Our review of Half Acre’s Freedom Of ’78:
“We went out on a limb with this beer. Working with a boat load of Guava from Ecuador was “different,” but 40 days & one Ween show later we landed on a beer we’re psyched about; a 7% double dry hopped screamer with some wheat tones and a nose that rings of island life. Our thanks to Joe Short and the fine folks of Short’s Brewing in Bellaire, MI for hooking up here to brew beer, checking out the Ween show and their Jedi fruit tactics.”
Half Acre Freedom Of ’78
American IPA, 7% ABV
Sayeth the Guys:
Karl: Despite being (one of*) my local neighborhood breweries, I can’t honestly say I’ve ever really fallen in love with the beers that Half Acre has produced. Sure, I’ve enjoyed Gossamer and Daisy Cutter and their OverAle and so on, but I still haven’t had that come-to-Jesus moment where everything kicks in and goes “Oh! This is why you should love this.”
While I still haven’t had that flash of inspiration, the bomber of “Freedom of ‘78” that Ryan and I cracked open recently certainly comes closer than anything else yet. Brewed in collaboration with Short’s Brewing and Piece’s Johnathan Cutler, this is a rebuttal to the argument that too many cooks spoil the broth – with this group of talented brewers all keeping eyes on each other, it’s impossible to imagine that something would go wrong.
First off, I feel like everyone who’s ever cracked one of these open should be required by law to holler FREEEDOMMMM ala Braveheart Mel, although in light of recent events this probably would have been funnier to do prior to the release of his terrifying phonecall tapes. With that out of the way, this is a beautiful looking beer. An amazing amount of clarity is present, and if not for the lovely copper color you’d be hardpressed to know that anything was even there – it is a crystal clear view all the way through. The head pours a pure-white foamy head on top, to make a beer-commercial-quality looking pour. The nose is all hops and wheat, and when you get down deep into the bottle there’s just a touch of that fruit presence hiding out in the background.
I was expecting an in-your-face punch of guava (probably due to the Short’s influence), and despite not being too familiar with the fruit I was surprised by the wheat-forward stance of this beer. Interestingly enough, the fruit adds a certain extra bitterness in addition to the hop presence that I found appealing and a brand new flavor to me. Every individual portion promised by the title of “guava wheat IPA” is eventually present, accounted for, and noticeable, and as this warms and matures you do get a definite green fruity presence to this if you go looking for it.
First and foremost is that specific, individualized bright and almost aluminum hop presence that I consider as defining the Half Acre flavor, and everything brought to the table by the other brewers just adds layers to the flavor. It’s what I was asking for, and I got it. Another entry into the “quality afternoon summer lawnmower beer’ section that Half Acre seems to own completely.

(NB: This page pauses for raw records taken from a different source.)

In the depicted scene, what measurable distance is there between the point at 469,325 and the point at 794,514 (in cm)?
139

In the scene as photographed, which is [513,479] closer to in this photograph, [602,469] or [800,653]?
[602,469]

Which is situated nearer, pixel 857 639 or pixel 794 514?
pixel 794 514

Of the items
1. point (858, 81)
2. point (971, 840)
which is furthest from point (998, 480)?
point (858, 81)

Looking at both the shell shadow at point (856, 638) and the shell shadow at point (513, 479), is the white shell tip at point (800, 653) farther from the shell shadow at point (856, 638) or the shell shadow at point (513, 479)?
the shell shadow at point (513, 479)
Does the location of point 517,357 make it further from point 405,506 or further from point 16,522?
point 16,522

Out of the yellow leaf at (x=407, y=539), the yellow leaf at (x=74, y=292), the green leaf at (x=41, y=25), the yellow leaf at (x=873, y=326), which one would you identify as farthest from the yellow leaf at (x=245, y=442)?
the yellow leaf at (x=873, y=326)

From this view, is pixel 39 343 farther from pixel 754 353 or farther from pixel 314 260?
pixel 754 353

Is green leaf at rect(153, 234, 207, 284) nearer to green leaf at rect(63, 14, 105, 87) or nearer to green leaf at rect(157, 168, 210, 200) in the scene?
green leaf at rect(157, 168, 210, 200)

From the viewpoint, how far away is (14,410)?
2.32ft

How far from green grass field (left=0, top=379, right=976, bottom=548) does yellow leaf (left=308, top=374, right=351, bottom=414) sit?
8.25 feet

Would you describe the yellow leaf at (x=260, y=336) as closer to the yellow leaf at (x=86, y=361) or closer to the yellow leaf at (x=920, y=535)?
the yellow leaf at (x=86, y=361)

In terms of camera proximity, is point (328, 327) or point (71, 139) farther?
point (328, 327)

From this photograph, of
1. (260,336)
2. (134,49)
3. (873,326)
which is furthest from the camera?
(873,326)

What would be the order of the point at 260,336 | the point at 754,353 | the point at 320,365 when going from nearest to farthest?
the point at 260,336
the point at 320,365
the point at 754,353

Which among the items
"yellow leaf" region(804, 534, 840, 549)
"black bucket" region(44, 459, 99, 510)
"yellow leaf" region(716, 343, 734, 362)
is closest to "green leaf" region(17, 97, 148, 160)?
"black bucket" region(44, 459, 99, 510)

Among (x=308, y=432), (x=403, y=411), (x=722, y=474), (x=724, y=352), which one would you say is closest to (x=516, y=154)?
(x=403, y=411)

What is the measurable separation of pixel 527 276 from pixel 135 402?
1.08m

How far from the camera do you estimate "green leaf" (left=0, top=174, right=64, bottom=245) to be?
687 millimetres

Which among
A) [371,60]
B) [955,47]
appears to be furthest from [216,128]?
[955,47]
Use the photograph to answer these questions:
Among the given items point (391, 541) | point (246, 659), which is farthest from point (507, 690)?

*Still thrilled that I can say that.
Ryan: I like consistency. Consistency is good. Consistency is knowing that I can expect good, if not great, things each and every time I purchase someone’s product. Half Acre is consistent. I have not been disappointed by any beer that I’ve sampled of there’s and that goes for their mainstream selections like Daisy Cutter and Gossamer to the draft only releases like Rainbow and The Empty Sea. It’s gotten to the point that I can drop by when they release a new, draft only selection, and blindly grab a growler of it knowing that I’m taking home a good, solid beer. Freedom Of ’78 is no different and, in fact, it exceeded my expectations.

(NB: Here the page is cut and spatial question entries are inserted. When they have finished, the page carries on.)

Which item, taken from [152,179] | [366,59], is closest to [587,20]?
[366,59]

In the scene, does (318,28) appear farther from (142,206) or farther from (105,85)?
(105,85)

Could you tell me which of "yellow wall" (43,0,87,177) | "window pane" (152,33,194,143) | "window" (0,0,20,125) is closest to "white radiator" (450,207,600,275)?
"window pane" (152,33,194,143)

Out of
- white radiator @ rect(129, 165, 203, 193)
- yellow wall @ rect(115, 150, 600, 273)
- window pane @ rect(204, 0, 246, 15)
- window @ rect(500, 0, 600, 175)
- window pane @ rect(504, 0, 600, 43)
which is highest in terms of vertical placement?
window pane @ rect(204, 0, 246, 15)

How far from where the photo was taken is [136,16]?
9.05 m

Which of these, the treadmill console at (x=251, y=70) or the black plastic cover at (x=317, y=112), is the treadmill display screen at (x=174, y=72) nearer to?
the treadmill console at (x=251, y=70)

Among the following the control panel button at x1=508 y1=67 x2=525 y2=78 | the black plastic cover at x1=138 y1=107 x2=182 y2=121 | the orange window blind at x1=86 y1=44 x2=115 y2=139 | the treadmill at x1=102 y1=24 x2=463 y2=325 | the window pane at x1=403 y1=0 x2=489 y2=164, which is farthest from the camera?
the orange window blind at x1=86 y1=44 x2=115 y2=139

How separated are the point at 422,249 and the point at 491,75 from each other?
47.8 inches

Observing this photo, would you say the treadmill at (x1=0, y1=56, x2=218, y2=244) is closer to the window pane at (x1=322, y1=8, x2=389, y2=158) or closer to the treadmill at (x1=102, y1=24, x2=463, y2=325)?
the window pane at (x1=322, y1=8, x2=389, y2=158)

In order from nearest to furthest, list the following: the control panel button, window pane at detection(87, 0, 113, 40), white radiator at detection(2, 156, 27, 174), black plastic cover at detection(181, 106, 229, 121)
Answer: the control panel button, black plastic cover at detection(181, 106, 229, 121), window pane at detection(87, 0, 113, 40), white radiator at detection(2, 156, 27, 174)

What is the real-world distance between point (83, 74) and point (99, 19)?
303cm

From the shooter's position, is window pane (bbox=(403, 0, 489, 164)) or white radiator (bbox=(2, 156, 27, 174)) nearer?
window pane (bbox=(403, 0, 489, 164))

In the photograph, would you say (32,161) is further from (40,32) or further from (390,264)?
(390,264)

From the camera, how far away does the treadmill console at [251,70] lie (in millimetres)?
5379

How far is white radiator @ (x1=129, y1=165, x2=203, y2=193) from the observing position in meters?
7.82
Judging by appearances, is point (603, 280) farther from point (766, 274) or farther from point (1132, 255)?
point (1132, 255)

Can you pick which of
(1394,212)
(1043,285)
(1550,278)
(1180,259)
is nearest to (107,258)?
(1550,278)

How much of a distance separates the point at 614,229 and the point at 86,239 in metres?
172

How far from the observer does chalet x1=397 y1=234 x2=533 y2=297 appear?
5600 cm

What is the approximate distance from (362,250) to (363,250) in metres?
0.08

As Karl noted and as you can clearly see – this beer pours a translucent, vibrant copper in color. I honestly wonder if you could hold a book up behind this beer and read through it? Actually, I think I might carry out that experiment when I crack open the growler I picked up a few days ago. Take a good whiff and you get a nice mix of hops and wheat with just a little hint of fruit and spice. The flavors of this beer are very distinct. Each and every one stands out on it’s own. You get a touch of hops right off the bat followed my some mellow wheat and then the guava kicks in. Now, I don’t know much about guava, but I definitely like it in this beer. It adds a little touch of sweetness and some fruit acidity to the finish which compliments the hop bitterness this beer leaves in its wake.
This reminds me of Lagunitas’ Little Sumpin’ Sumpin’ which is a wheat pale ale. The guava, though, really sets Freedom apart from Sumpin’ Sumpin’. Speaking of freedom. When I read Karl’s review and saw the “FREEEDOMMM” I did not think of Braveheart or Mel Gibson. Sadly, I got that George Michael song that’s used in the Chase Freedom commercials stuck in my head. It’s been stuck there for three days now. Damn it, Karl.
If you have access to Freedom Of ’78. Get it. It’s good and wheaty and hoppy and fruity. What’s not to love?